Menjelang sore hari, hujan turun dengan derasnya. Saya terjebak di toko oleh-oleh sekitar 1 jam an sebelum pada akhirnya saya balik kembali ke penginapan. 

Hari Ketiga '

Hari ketiga di Bandung menjadi hari terpadat saya. Menerjemah, pergi ke Museum Geologi, mengajar, pergi ke Saung Mang Udjo dan mengajar lagi. Rencana idealnya seperti itu. Namun, kenyataannya agak berbeda. 

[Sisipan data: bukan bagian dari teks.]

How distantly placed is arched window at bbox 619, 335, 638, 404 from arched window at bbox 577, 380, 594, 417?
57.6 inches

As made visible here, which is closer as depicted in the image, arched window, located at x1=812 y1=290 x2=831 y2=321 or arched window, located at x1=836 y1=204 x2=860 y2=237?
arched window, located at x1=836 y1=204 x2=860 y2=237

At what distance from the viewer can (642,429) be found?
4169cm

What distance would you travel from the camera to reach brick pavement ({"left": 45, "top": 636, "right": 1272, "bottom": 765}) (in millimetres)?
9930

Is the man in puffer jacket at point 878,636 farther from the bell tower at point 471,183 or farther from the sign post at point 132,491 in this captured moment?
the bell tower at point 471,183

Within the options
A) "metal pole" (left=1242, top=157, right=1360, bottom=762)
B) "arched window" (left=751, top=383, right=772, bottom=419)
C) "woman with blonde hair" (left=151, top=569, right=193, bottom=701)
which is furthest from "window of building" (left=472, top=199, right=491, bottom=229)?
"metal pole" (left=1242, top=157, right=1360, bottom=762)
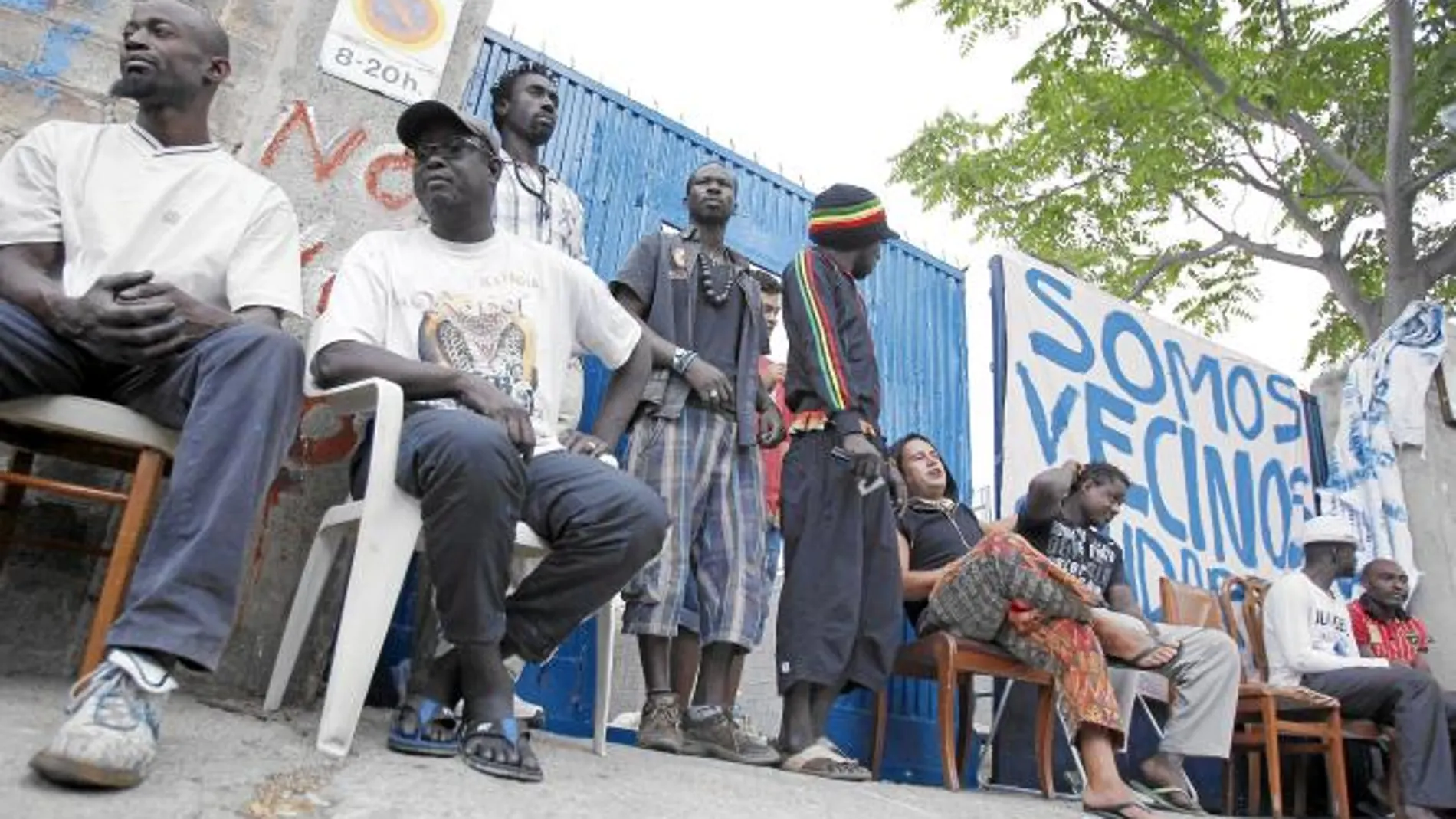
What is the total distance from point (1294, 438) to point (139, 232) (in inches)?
284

Di Google tertulis kalau Museum Geologi buka mulai pukul 10 dan tutup pukul 1 siang. Ini berarti hanya ada 3 jam waktu kunjungan. Oleh karena itu setelah saya menyelesaian pekerjaan, saya bersiap dan langsung pergi ke sana. Sesampai di sana, ternyata sudah ada banyak orang. Salah satu penjaga bilang kalau yang boleh berkunjung hanya warga Bandung saja. Hmm...saya bukan orang bandung dan saya sudah terlanjur ke sini. Setelah saya bertanya, ternyata Mbak penjaganya berbaik hati dengan mengisi data kalau saya dari Bandung.  




Menunggu dan menunggu, itu lah hal yang saya lakukan setelah selesai membayar tiket yang sangat murah (Piro yo...kayak e di bawah 20 ribu). Ada begitu banyak rombongan anak sekolah yang datang berkelompok-kelompok di sana. Karena kuota yang masuk museum dibatasi maka saya harus menunggu sampai giliran nomor saya bisa masuk. 

Sambil menunggu, saya muter-muter sebentar di pelataran Museum yang banyak direkomendasikan oleh web-web pelancong di Google. Saya berselfie ria dan membaca-baca informasi yang tertempel di beberapa batu di sana. Oh iya...tips buat pelancong solo, akan lebih baik untuk bawa tongsis supaya bisa mendapat view foto yang lebih luas. Kalau selfie pakai tangan, hasilnya kurang maksimal. 

Sekitar hampir pukul 12, saya bisa masuk ke dalam museum bersama dengan orang-orang lain dalam kelompok. Kami dibimbing oleh satu guide untuk memasuki satu per satu ruang pameran museum yang tersedia. Ada banyak yang bisa kita lihat dan pelajari di museum ini; seperti mengenal berbagai macam batuan, fenomena alam yang berkaitan dengan bumi seperti gempa, gunung berapi, lapisan tanah, asal muasal batu, fosil dll. 

Karena saya memang menikmati model wisata pengetahuan macam ini, saya tidak merasa keberatan mendengarkan penjelasan guide sampai tur selesai. Tet....sebelum pukul 1 saya harus kembali ke penginapan untuk mengajar.

very proud moment

tiket masuk

harga satu angklung 40K

 

Hmm..tiba-tiba kepala terasa agak pusing. Tapi, karena hari ini saya masih harus ke Saung Mang Udjo maka,pusing sedikit ditahan saja. 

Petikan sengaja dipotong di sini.